Work to be completed:
Below are the records; repeat exactly their lines between the line holding "Holiday Inn Express & Suites MCDONOUGH" and the line holding "Hugo The Movie T-Shirts", inclusive, skipping the pictures.

Material for the task:
== Segment start ==

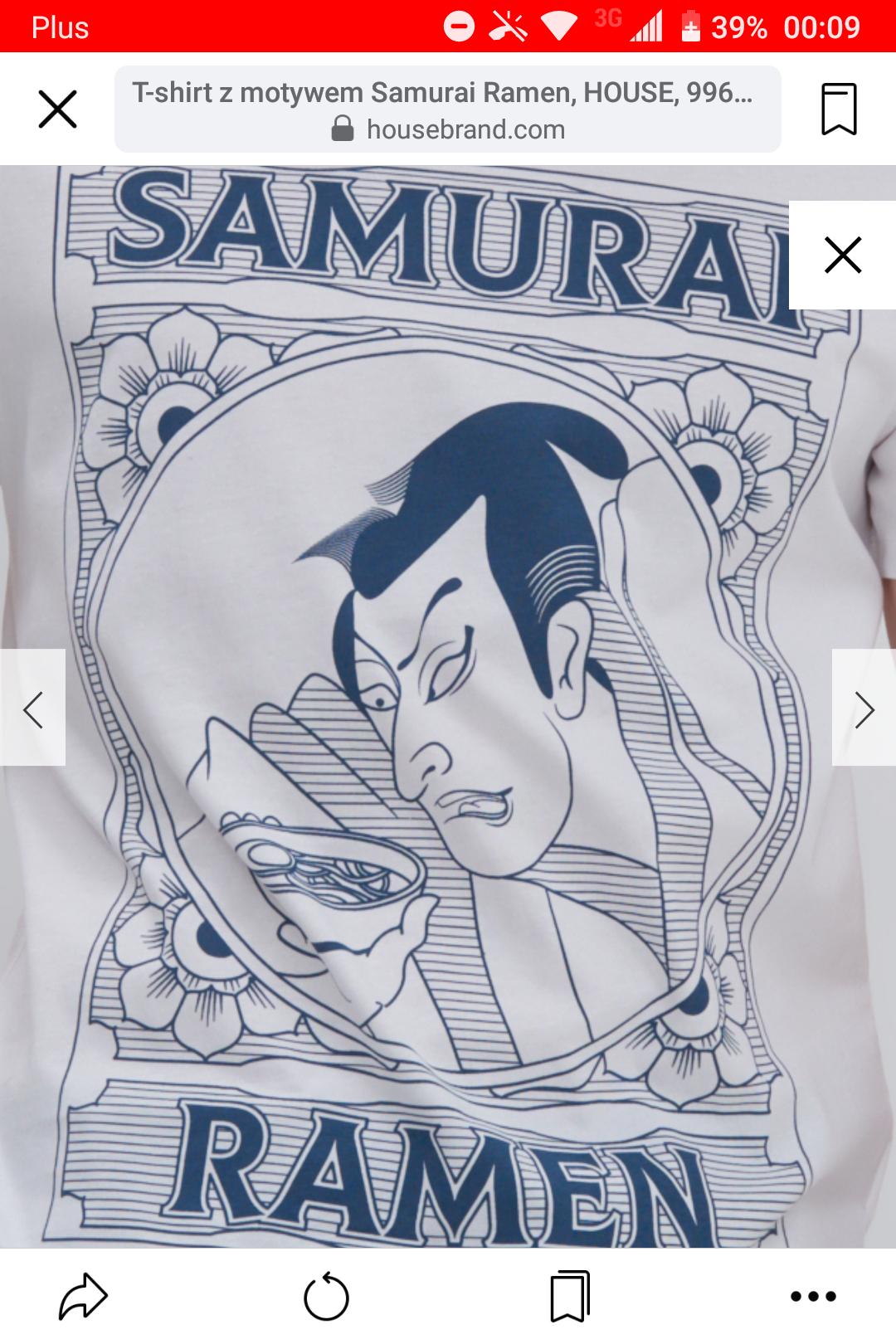 Koszulka Samurai Ramen sklep House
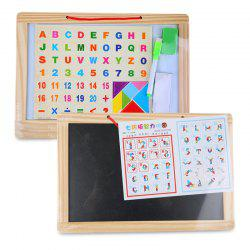 English Alphabet Wood Puzzle Writing Board -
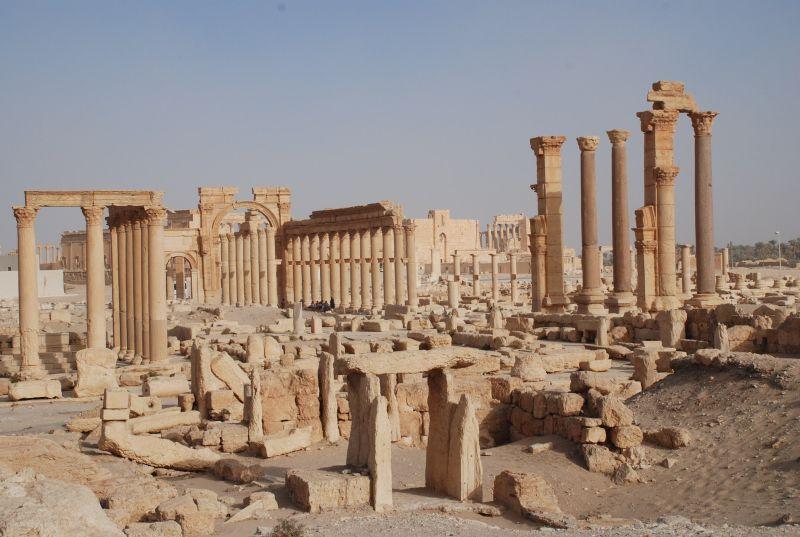 Пальмира. 2008 год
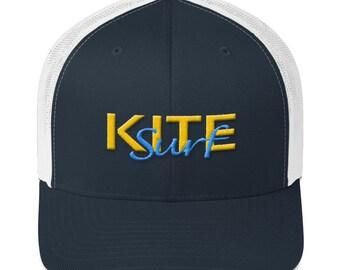 Kite Surf Trucker Cap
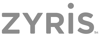Zyris Logo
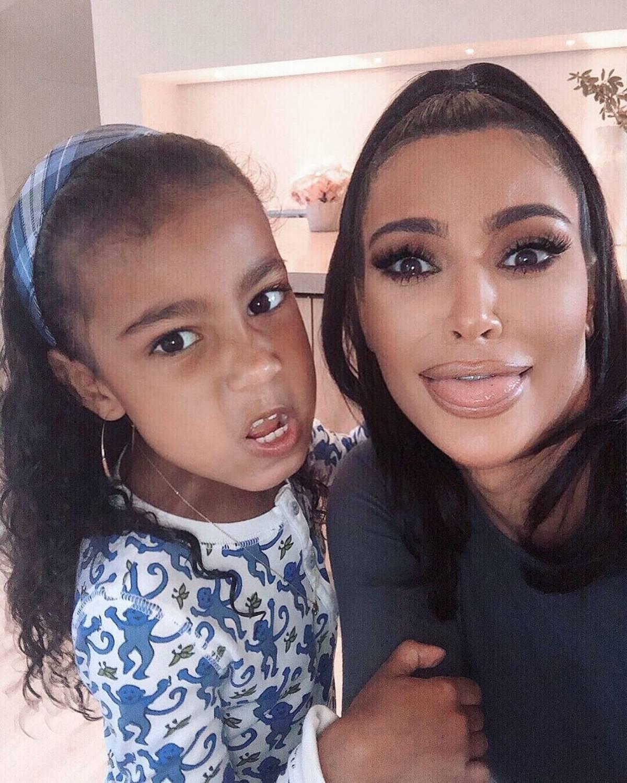 Kim Kardashian celebra los 8 años de North West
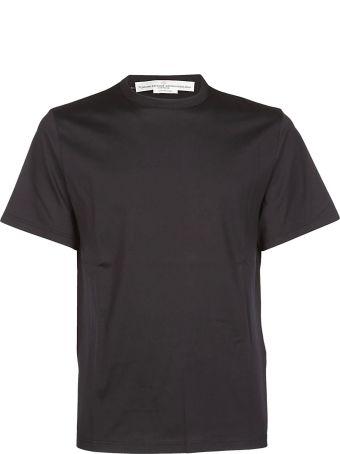 Golden Goose Contrasting Logo Print T-shirt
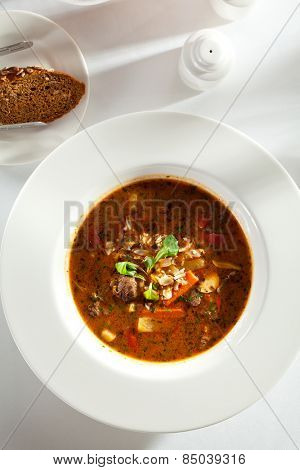 Hot Beef Goulash Soup. Garnished with Bread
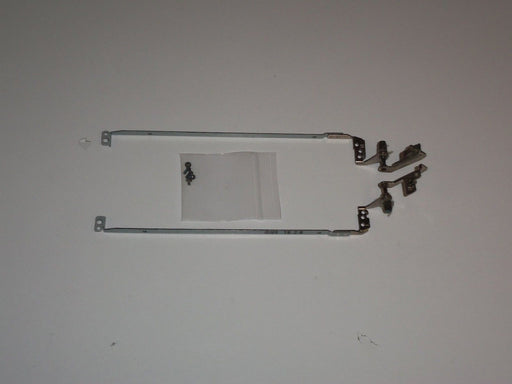 "Acer Aspire 1410 Left Right Hinge Bracket Set 11.6"" FBZH7004010 FBZH7007010"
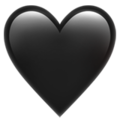 Black Heart on Apple iOS 14.2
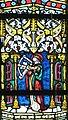 Gramastetten Pfarrkirche - Fenster III 2a David.jpg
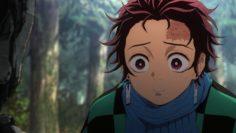 [NoobSubs] Kimetsu no Yaiba 02 (1080p Blu-ray 8bit AAC) (1)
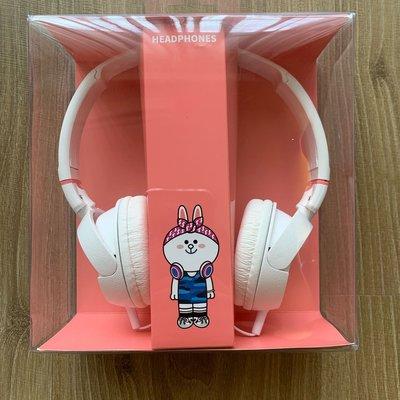 LINE Pay X 中國信託 頭戴式耳機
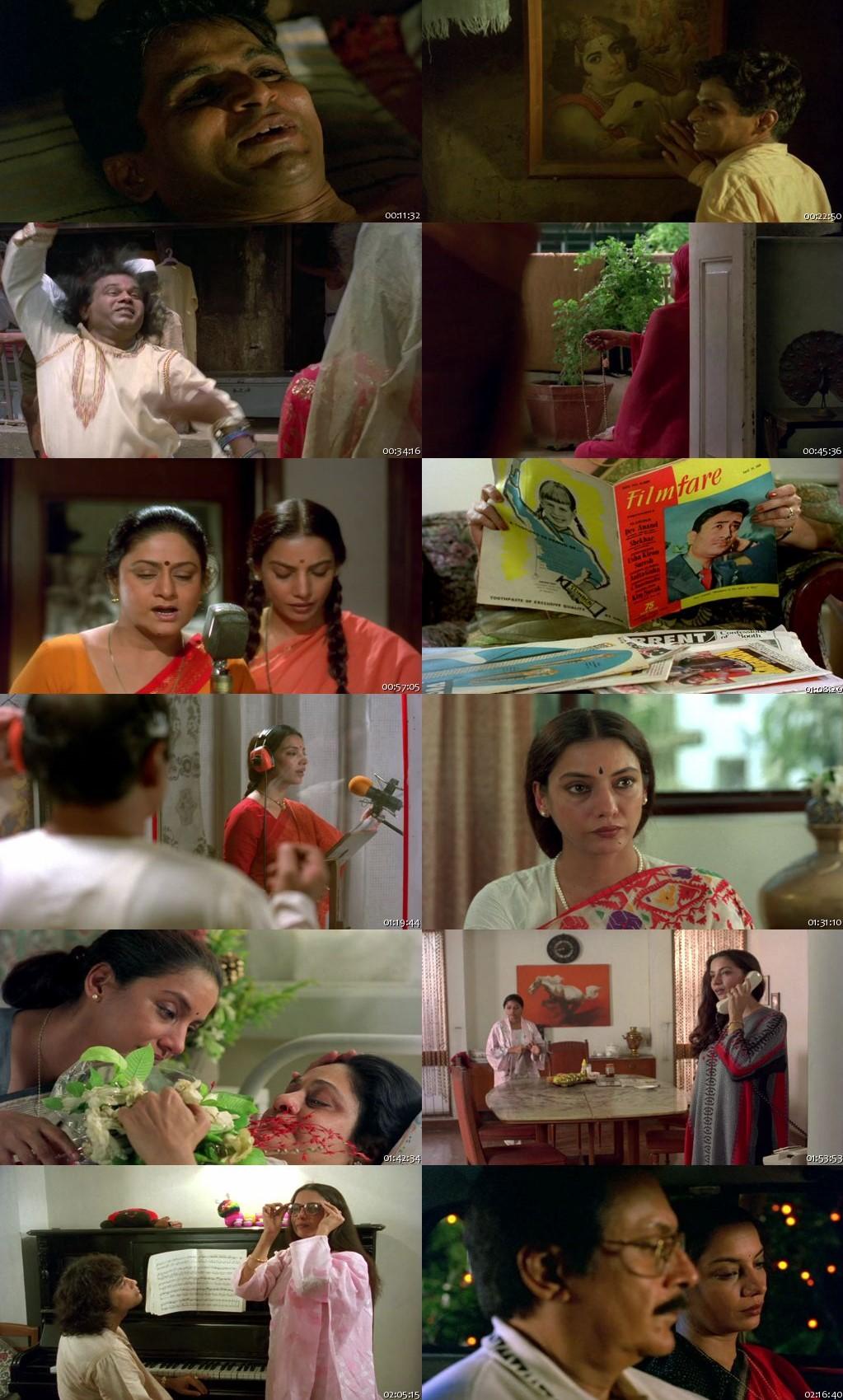 Saaz 1997 Full Hindi Movie Online Watch HDRip 720p
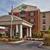 Holiday Inn Express & Suites MCDONOUGH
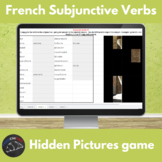 French subjunctive verbs - Hidden pictures game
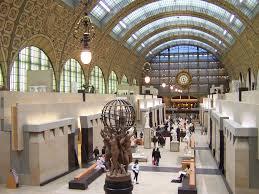 Grande nef centrale - Paris Musée d'Orsay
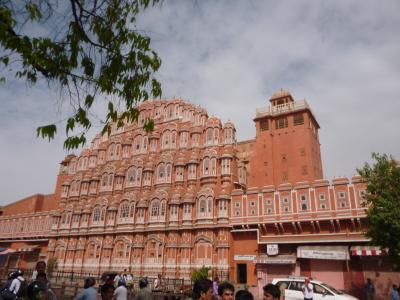 インドへ行っていました。その3(完)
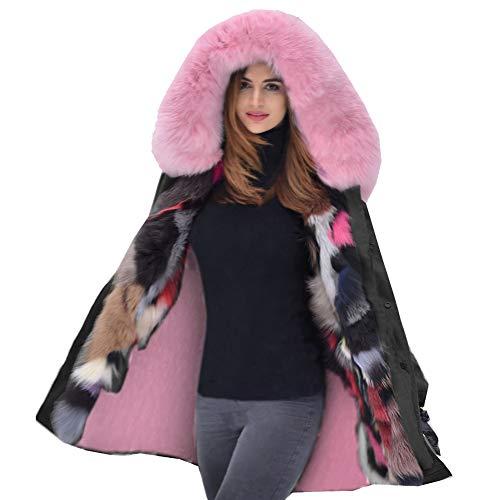 Aox Women's Sweet Winter Pink Fur Collar Button Close Plus Size Hood Coat Jacket (XL, ()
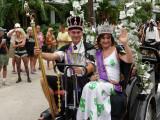 King & Queen of Fantasy Fest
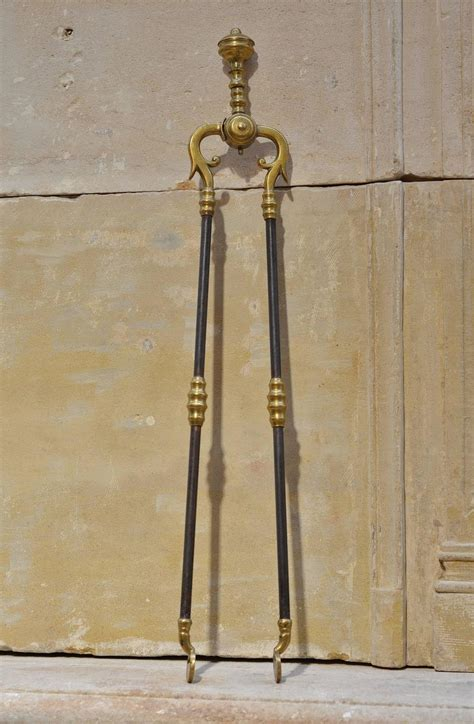trio of antique fireplace tools for sale at 1stdibs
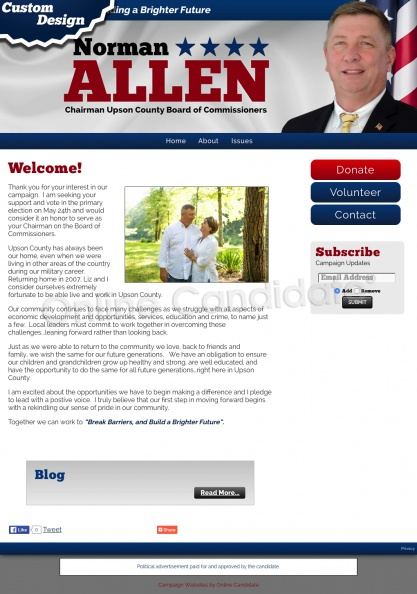 Norman Allen for Chairman Upson County Board of Commissioners.jpg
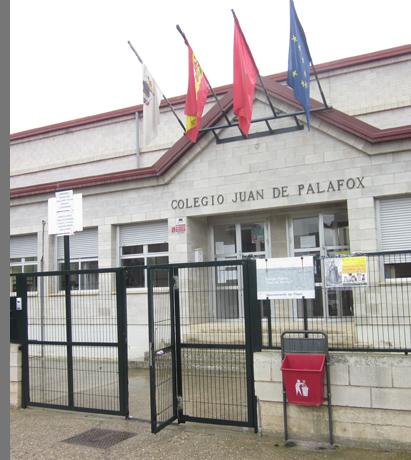 colegio-palafox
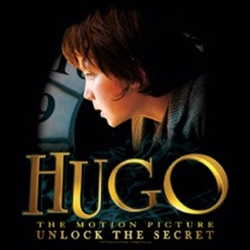 Hugo The Movie T-Shirts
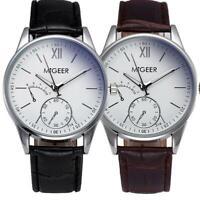 Luxury Fashion Crocodile Faux Leather Mens Analog Watch Business  Watches XMAS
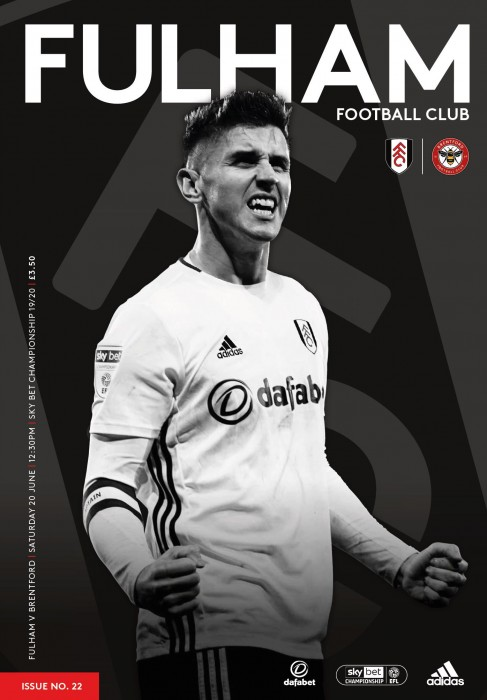 Match Programme - Brentford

== Segment end ==

Answer to this problem:
 Holiday Inn Express & Suites MCDONOUGH
 French subjunctive verbs - Hidden pictures game
 Grande nef centrale - Paris Musée d'Orsay
 インドへ行っていました。その3(完)
 Aox Women's Sweet Winter Pink Fur Collar Button Close Plus Size Hood Coat Jacket (XL, ()
 King & Queen of Fantasy Fest
trio of antique fireplace tools for sale at 1stdibs
 Norman Allen for Chairman Upson County Board of Commissioners.jpg
 colegio-palafox
 Hugo The Movie T-Shirts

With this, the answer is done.